Feel the burn

Last week we had a bit of a pre-heat wave in these parts, giving us an early taste of summer. Winter jackets came off and people were walking around in tank tops and shorts. Or less. This leads me to offer the following public service announcement.

People: the sun is not your friend. First off, it leads to skin cancer. Tan a luscious dark brown every summer and you’ll be spending your senior years suffering the death by a thousand cuts of having bits and pieces of yourself sliced off by a skin specialist. And some of those pieces won’t be small!

Even if you avoid cancer, the effect of the sun is to age your skin considerably, causing greater wrinkling and sagging and the growth of thick (non-cancerous) warts and lesions on the skin.

And even if you don’t notice those effects right away, you will feel the burn of having fried your and having it peel for the rest of the week.

Meanwhile, what is the upside? You think you look a little better? I think even here the tide is finally starting to turn against tanning. I anticipate a return to the beauty standards of the 18th century (or earlier), where women cultivated a “moon look” of ivory skin. A tan was the mark of a peasant, someone who spent a lot of time working outdoors. I don’t approve of the class distinctions, but I’m on board for the aesthetic.

Nor is there any need today for outdoor laborers to burn all summer. Wear a shirt! You won’t die! Every summer I see roofers working shirtless all day. When I was having my own roof done five or six years ago I was talking to one of the crew and mentioned my concern, telling him he’d be better off with a shirt on. He said he was aware of the danger but put on sunscreen. I had to shake my head. What is a safe sunscreen these days? SPF 50? 70? And it doesn’t last all day. If you’re doing a job like working on a road crew or roofing you’d have to be slathering it on every couple of hours. Something I very much doubt many workers are doing. So just wear a shirt.

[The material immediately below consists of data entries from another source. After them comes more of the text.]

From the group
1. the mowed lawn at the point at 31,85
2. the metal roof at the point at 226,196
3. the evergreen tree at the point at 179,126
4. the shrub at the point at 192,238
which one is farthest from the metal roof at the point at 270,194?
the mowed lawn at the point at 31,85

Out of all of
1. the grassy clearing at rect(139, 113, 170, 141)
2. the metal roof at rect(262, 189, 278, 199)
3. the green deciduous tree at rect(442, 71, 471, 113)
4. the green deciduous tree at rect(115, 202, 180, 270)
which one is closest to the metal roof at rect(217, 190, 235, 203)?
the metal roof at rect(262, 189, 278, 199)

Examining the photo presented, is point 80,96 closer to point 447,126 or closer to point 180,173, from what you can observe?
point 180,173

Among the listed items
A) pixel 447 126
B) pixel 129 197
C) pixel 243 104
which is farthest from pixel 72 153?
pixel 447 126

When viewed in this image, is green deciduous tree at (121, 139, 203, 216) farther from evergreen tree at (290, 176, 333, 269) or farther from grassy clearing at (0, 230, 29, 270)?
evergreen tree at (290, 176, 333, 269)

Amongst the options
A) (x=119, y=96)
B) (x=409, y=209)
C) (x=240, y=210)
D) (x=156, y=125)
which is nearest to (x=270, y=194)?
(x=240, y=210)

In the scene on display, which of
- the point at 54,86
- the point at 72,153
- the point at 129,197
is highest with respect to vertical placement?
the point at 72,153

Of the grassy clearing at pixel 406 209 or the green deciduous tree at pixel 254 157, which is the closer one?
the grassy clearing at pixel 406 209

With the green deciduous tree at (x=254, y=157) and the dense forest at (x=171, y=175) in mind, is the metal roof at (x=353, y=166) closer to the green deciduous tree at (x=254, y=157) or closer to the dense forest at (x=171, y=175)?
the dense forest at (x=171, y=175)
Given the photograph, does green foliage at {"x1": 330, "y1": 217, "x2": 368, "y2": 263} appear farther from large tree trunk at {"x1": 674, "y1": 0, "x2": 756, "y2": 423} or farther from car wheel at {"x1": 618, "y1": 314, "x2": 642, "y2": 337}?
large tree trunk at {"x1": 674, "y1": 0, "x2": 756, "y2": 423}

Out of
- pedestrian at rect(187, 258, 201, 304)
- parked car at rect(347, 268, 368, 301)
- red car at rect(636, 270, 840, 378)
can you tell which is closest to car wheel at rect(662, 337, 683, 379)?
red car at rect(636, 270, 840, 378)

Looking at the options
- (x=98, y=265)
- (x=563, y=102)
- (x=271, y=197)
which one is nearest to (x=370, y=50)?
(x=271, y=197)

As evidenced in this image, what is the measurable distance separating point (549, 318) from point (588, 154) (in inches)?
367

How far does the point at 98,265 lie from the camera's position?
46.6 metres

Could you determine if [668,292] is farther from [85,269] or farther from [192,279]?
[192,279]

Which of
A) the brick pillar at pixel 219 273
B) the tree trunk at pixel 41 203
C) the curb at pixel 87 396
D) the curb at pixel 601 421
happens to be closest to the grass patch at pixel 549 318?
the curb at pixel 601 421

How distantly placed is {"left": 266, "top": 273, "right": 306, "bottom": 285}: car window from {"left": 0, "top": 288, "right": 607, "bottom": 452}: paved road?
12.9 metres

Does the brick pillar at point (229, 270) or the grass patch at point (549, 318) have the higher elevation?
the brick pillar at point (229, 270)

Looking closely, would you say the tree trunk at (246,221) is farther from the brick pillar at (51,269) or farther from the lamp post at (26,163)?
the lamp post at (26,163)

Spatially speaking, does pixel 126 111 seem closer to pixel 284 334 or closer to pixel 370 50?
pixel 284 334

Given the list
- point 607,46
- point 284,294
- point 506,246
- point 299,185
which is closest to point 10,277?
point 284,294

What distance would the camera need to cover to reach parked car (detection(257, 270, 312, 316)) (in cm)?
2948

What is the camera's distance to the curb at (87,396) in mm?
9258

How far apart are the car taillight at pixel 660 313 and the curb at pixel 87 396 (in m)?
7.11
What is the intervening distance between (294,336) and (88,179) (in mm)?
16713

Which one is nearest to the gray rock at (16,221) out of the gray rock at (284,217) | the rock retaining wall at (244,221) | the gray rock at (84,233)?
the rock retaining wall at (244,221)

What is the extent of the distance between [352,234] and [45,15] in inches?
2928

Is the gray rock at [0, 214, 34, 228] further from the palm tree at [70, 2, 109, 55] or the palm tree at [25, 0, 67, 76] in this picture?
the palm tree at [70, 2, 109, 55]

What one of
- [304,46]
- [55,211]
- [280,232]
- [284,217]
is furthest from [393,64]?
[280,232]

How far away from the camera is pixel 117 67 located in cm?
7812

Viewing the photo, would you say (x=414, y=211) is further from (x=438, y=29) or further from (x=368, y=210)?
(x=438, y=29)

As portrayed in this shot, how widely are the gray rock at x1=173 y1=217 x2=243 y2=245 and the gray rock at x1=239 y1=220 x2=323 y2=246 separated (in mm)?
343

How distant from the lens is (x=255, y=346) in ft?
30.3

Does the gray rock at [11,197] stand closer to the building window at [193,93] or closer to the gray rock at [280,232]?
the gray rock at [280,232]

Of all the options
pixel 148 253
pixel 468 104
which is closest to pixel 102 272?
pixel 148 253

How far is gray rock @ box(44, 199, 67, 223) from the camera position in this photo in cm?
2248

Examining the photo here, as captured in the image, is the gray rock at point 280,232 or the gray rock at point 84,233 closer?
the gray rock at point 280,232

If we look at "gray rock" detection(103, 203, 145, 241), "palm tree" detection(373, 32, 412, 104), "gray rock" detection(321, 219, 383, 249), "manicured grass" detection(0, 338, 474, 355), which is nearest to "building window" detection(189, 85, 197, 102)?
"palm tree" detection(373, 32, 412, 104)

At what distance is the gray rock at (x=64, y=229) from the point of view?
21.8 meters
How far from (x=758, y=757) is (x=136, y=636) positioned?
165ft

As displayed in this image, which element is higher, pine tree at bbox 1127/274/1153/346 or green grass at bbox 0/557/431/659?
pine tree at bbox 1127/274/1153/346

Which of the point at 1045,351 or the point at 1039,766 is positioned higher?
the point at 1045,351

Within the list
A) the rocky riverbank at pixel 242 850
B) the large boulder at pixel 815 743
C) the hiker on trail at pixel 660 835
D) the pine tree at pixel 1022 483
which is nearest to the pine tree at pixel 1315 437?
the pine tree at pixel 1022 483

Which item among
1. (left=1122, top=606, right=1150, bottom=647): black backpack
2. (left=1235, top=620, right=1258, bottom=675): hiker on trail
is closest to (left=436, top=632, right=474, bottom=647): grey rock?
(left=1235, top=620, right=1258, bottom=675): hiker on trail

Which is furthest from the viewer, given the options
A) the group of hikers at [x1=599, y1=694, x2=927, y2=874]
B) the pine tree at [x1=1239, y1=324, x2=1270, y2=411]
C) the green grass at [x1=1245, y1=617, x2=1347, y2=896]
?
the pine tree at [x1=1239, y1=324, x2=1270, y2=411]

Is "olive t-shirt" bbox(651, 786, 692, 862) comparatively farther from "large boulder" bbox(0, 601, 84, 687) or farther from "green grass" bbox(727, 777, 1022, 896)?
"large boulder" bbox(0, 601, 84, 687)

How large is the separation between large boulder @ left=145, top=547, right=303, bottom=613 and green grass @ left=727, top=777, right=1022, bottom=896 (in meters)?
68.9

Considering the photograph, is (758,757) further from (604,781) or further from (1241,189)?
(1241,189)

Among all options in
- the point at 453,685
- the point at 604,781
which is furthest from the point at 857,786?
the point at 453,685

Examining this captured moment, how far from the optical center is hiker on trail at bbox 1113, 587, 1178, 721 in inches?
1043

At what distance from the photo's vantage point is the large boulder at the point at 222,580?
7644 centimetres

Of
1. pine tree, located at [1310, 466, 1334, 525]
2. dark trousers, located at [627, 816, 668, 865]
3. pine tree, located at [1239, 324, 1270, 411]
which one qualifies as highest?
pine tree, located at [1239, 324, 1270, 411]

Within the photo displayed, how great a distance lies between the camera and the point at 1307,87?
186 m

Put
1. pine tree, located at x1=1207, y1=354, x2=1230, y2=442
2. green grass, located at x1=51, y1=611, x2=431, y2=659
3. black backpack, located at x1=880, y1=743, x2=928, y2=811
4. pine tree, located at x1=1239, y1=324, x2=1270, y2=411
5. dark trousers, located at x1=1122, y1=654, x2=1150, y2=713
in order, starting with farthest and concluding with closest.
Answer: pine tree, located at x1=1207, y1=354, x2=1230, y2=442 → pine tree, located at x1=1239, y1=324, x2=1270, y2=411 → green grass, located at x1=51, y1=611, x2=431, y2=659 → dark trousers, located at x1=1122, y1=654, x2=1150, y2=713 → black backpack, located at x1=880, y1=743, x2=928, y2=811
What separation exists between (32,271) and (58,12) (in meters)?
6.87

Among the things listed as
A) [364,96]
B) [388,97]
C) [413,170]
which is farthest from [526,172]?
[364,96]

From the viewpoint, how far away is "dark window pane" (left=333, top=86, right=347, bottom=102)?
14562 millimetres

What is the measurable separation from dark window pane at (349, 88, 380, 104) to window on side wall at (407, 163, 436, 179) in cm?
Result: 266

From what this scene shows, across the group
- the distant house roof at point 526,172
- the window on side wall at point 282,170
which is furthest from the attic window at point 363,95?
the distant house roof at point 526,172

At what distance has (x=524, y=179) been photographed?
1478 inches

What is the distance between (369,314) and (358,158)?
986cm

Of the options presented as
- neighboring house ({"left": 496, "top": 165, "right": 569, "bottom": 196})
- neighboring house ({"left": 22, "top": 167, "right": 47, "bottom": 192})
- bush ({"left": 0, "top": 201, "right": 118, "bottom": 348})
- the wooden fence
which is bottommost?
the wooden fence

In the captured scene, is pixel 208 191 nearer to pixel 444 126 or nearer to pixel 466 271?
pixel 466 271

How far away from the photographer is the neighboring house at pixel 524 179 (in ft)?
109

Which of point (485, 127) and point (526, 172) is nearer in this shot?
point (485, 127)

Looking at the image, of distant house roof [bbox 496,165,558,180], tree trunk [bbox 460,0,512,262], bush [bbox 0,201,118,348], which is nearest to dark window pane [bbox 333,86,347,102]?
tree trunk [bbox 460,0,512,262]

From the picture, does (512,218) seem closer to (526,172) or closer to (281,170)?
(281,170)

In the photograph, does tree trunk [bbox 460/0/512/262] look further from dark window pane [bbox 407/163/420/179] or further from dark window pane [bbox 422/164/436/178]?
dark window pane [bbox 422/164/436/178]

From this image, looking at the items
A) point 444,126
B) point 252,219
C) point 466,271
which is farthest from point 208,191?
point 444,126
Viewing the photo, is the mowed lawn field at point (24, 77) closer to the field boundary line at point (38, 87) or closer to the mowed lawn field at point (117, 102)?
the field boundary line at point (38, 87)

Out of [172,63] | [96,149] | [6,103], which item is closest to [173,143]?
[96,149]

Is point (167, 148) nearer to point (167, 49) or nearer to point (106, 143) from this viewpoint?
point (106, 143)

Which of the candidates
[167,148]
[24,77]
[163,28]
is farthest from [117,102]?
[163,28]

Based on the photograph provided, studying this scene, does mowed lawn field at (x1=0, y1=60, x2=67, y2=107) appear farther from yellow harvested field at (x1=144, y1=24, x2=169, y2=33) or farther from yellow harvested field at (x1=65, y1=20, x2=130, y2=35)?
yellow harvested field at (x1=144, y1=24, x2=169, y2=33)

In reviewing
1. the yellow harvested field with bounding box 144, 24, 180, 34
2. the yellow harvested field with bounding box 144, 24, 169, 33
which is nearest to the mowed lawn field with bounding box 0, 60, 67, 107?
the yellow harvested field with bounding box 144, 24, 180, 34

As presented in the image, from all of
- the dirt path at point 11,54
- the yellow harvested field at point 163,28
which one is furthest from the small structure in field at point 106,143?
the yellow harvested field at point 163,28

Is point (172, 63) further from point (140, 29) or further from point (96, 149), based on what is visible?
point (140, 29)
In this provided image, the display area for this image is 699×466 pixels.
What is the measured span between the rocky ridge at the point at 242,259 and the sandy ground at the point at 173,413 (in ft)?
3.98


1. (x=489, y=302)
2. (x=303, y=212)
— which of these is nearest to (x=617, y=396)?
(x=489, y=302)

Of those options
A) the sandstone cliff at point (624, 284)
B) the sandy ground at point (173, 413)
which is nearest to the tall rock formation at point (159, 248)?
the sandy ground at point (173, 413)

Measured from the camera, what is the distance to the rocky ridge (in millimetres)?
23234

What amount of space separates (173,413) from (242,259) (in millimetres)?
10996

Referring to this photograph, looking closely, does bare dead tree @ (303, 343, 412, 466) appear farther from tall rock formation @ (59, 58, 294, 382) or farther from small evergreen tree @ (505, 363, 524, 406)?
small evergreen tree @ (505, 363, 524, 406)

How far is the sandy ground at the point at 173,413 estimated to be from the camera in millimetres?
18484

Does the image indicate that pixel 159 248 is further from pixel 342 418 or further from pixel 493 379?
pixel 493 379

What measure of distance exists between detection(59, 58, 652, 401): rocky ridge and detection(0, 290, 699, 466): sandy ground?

Personally, I always wear a shirt with a collar whenever I go out in the summer now. The collar to keep the rays off my neck. That sun is just too strong. And yet last week I passed yard workers working outside in tank tops with arms so red you could practically hear their flesh sizzling. I winced seeing them. I also passed by a house being rented by a bunch of university kids who were sunbathing on the roof in shorts and bikinis. And as hard as it is for me to say this, I was wishing the girls in bikinis would have covered up.

In the future, and this is something I’ve admittedly been saying since the early ’90s, tanning is going to be looked on as the equivalent of smoking today. Meaning not just stupid and unhealthy but downright dirty. Now I know there are plenty of people out there who will object because they love tanning, or they own a tanning salon, or whatever. But leaving matters like that aside, it seems to me that the health considerations are irrefutable. Exposing your skin to a lot of sun is just plain bad for you. Don’t do it!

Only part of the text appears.